Subtitled "Why the Free Market Works and Half-Baked Theories Don't," this book released Monday by John R. Lott, Jr. had a different subtitle in the first catalog I saw it in (tonight): "Why the Free Market Works and Freaky Theories Don't."
This second (or, I think, first) version echoes not only what John Lott, the famous gun-control opponent, hopes will happen to the popularity and sales of his book, but may even hark back to a bit of slander against him committed in the pages of "Freakonomics," the most popular book on the subject of the dismal science that I can recall within my adult life.
The slander concerns the statement in the book that other researchers "haven't been able to replicate" Lott's controversial research that suggested that gun deaths decline in states that have adopted policies of licensing ordinary citizens to carry guns.

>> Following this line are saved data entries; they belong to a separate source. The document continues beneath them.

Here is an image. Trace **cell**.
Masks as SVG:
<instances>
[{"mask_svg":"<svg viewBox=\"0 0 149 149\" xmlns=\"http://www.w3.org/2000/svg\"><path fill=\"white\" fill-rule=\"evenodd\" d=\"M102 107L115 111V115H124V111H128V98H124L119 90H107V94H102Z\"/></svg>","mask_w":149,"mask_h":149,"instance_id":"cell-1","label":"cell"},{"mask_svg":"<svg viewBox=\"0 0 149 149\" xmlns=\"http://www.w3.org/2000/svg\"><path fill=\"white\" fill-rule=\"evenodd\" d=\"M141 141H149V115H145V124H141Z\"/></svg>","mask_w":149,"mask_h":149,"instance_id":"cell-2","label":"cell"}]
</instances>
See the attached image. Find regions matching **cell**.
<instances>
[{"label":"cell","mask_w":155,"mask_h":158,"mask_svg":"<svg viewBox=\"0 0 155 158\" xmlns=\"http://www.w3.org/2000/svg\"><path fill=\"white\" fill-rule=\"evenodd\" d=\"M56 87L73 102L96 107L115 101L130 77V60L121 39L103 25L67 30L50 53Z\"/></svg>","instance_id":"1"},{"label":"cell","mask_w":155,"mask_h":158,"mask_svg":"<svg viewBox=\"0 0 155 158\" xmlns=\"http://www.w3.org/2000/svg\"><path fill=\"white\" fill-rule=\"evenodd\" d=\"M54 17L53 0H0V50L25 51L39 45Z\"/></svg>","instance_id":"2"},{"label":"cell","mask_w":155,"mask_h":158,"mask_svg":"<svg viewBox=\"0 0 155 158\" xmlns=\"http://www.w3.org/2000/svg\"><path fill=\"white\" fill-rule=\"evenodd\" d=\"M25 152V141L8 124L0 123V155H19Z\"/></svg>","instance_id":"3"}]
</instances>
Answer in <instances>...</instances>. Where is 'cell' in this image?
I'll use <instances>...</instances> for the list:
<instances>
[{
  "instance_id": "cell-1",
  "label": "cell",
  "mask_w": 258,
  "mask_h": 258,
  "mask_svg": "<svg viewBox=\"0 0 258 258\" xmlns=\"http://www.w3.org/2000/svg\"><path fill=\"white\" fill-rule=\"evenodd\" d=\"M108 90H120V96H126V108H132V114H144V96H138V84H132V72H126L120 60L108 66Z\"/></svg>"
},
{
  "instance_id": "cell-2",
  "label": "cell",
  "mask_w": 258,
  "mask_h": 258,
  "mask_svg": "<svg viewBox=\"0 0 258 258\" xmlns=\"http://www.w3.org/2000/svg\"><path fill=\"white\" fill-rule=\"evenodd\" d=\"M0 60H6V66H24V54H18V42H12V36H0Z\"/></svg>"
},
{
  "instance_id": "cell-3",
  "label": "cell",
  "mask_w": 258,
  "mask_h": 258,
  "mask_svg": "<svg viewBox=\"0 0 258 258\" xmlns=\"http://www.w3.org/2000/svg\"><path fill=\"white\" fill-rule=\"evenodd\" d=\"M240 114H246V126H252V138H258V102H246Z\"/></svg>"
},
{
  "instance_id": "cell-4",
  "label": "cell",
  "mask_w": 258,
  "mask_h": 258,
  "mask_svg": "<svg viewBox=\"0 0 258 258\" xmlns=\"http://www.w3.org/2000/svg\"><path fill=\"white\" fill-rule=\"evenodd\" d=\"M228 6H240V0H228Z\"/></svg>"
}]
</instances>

Lott had presented his findings in at least one book previous to Freakonomics, but this is his first since the publication of that book, which I haven't read and don't plan to. Lott's book(s) have sold pretty well in their own right, but not like Freako.
Lott actually sued Steven Levitt for libel for this remark, because researchers seeking to falsify Lott's conclusions have indeed replicated his findings, in the strict academic (economic) sense of that word. I seem to recall that the remark is absent from editions of Freakonomics subsequent to the first edition.
In any case, Lott's new book (I haven't read his earlier works because they were pretty much limited to gun control) looks to me like a must read, so for whoever cares, I promise to read (or listen to, as I often do) this book.